Of course, love can impose a greater burden on us than everything else. That is why, I suspect, so many people avoid thinking about Christ at all. Once we acknowledge what He did for us, we can no longer call our lives our own. If another person were to die while rescuing you, after all, you would feel compelled to live a life that counted. We don’t want to acknowledge that what we do or don’t do is that important.
But, of course, it is. From Adam and Eve on, God has always taken the decisions of men very seriously. Yes, that is frightening. But it can also be thrilling--what Chesterton persists in calling "the great adventure."

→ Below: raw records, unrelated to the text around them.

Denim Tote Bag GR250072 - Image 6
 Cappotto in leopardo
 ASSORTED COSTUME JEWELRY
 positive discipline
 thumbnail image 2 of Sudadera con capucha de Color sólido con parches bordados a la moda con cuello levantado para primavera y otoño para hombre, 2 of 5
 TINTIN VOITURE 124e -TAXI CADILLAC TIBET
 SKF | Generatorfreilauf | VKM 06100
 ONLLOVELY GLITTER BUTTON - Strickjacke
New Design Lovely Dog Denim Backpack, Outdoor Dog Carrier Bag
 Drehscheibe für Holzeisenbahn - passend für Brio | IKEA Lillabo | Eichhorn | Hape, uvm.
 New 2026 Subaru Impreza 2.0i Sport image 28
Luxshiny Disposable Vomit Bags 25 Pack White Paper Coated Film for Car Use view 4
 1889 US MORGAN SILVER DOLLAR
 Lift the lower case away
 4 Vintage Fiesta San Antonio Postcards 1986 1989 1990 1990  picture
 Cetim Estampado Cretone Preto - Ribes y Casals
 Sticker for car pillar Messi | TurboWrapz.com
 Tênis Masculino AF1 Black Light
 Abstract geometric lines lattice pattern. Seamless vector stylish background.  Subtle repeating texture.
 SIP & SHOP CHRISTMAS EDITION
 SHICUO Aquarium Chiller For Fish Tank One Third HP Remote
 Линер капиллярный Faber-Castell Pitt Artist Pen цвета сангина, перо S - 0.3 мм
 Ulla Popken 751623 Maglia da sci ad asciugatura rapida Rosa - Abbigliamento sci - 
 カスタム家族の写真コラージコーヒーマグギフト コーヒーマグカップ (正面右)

Buechner speaks of God "sending us off on an extraordinary and fateful journey for which there are no sure maps and whose end we will never know until we get there." As in one of those "quest" type of computer games that are so popular these days, we are given everything we will need. If we choose to discard some of it along the way or wander off into dangerous detours, we must bear the consequences of our choices.
And, instead of being provided with a static set of rules, we are expected to be so filled with our Lord’s Spirit that we will always act, as He did, from love. No, it isn’t easy. He will shake up our lives as we’ve never been shaken before. One of the characters in Lewis’ Narnia series says of Aslan (the lion who represents Christ) "Who said anything about safe? Course he isn’t safe. But He’s good. He’s the King, I tell you."
And who else in heaven or earth can offer us such a challenge? His is the voice which, Buechner writes, "if we only had courage and heart enough we would follow to the end of time."